• Study text:
^^^^^^^^^^^^^^^^

On Fri, May 29, 2020 at 11:26:14AM -0500, Paul E Murphy wrote:
> 
> V3 is attached with changes to formatting and a couple of
> simplifications as noted below.
[snip]

This version LGTM with a few nits below (and you were
going to check the binutils support for the POWER9 instruction).

> From 86decdb4a1bea39cc34bb3320fc9e3ea934042f5 Mon Sep 17 00:00:00 2001
> From: "Paul E. Murphy" <murphyp@linux.vnet.ibm.com>
> Date: Mon, 18 May 2020 11:16:06 -0500
> Subject: [PATCH] powerpc64le: add optimized strlen for P9
> 
> This started as a trivial change to Anton's rawmemchr.  I got
> carried away.  This is a hybrid between P8's asympotically
> faster 64B checks with extremely efficient small string checks
> e.g <64B (and sometimes a little bit more depending on alignment).
> 
> The second trick is to align to 64B by running a 48B checking loop
> 16B at a time until we naturally align to 64B (i.e checking 48/96/144
> bytes/iteration based on the alignment after the first 5 comparisons).
> This allieviates the need to check page boundaries.
> 
> Finally, explicly use the P7 strlen with the runtime loader when building
> P9.  We need to be cautious about vector/vsx extensions here on P9 only
> builds.
> ---
>  .../powerpc/powerpc64/le/power9/rtld-strlen.S |   1 +
>  sysdeps/powerpc/powerpc64/le/power9/strlen.S  | 213 ++++++++++++++++++
>  sysdeps/powerpc/powerpc64/multiarch/Makefile  |   2 +-
>  .../powerpc64/multiarch/ifunc-impl-list.c     |   4 +
>  .../powerpc64/multiarch/strlen-power9.S       |   2 +
>  sysdeps/powerpc/powerpc64/multiarch/strlen.c  |   5 +
>  6 files changed, 226 insertions(+), 1 deletion(-)
>  create mode 100644 sysdeps/powerpc/powerpc64/le/power9/rtld-strlen.S
>  create mode 100644 sysdeps/powerpc/powerpc64/le/power9/strlen.S
>  create mode 100644 sysdeps/powerpc/powerpc64/multiarch/strlen-power9.S
> 
> diff --git a/sysdeps/powerpc/powerpc64/le/power9/rtld-strlen.S b/sysdeps/powerpc/powerpc64/le/power9/rtld-strlen.S
> new file mode 100644
> index 0000000000..e9d83323ac
> --- /dev/null
> +++ b/sysdeps/powerpc/powerpc64/le/power9/rtld-strlen.S
> @@ -0,0 +1 @@
> +#include <sysdeps/powerpc/powerpc64/power7/strlen.S>
> diff --git a/sysdeps/powerpc/powerpc64/le/power9/strlen.S b/sysdeps/powerpc/powerpc64/le/power9/strlen.S
> new file mode 100644
> index 0000000000..0b358ff128
> --- /dev/null
> +++ b/sysdeps/powerpc/powerpc64/le/power9/strlen.S
> @@ -0,0 +1,213 @@
> +/* Optimized strlen implementation for PowerPC64/POWER9.
> +   Copyright (C) 2020 Free Software Foundation, Inc.

^^^^^^^^^^^^^^^^

• Given material:
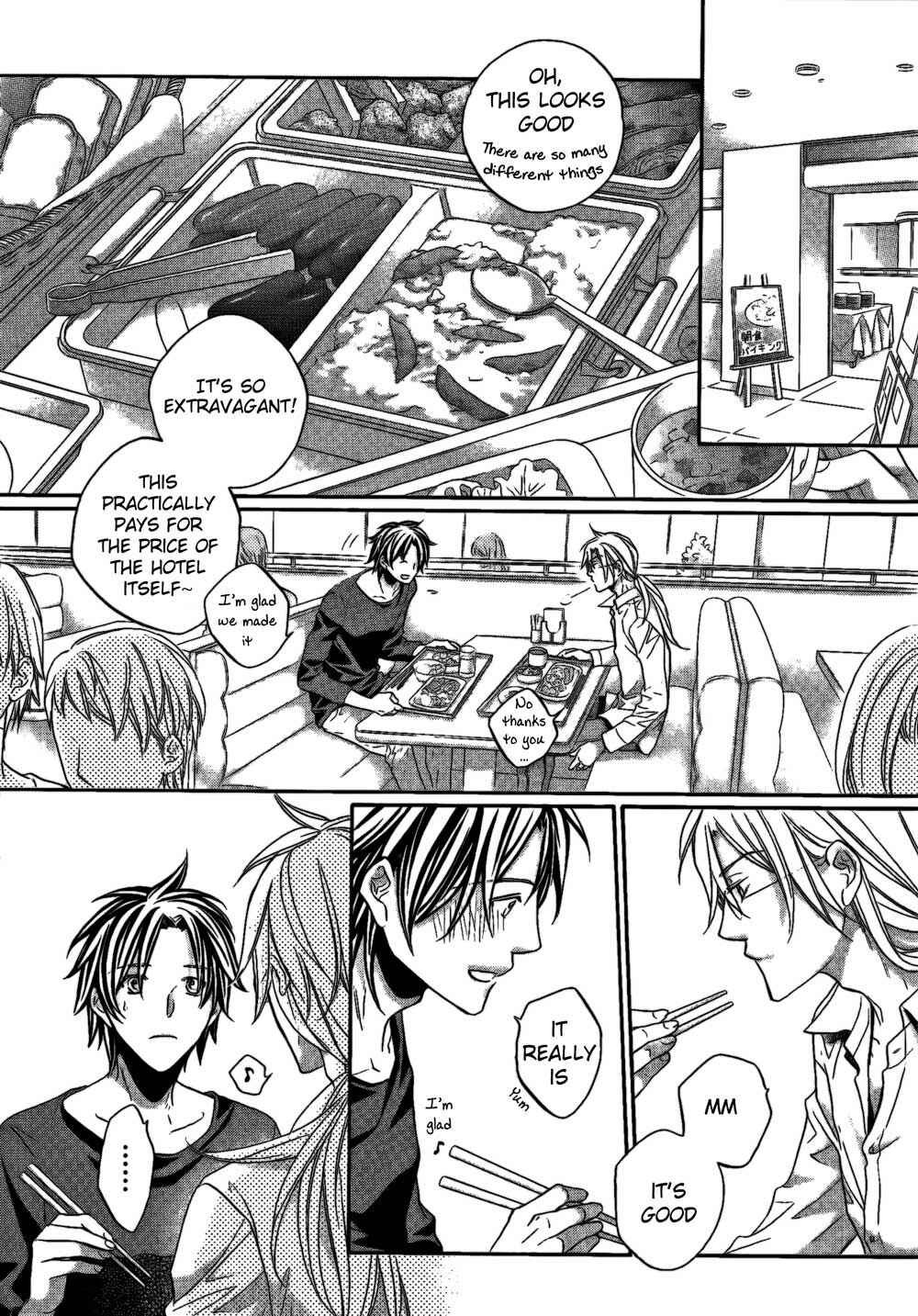 Page 8 Chapter 3 Koisuru Boukun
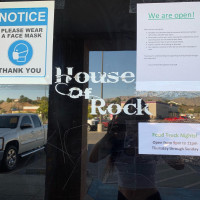 House Of Rock outside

^^^^^^^^^^^^^^^^

• Exercise 1:
According to the patch email, which strlen is used with the runtime loader when building for P9?
• Exercise 2:
Restate word for word the part of the patch email that begins at the words "On Fri, May" and stops after the words "as noted below.".

• Task result 1:
The P7 strlen.

• Task result 2:
On Fri, May 29, 2020 at 11:26:14AM -0500, Paul E Murphy wrote:
> 
> V3 is attached with changes to formatting and a couple of
> simplifications as noted below.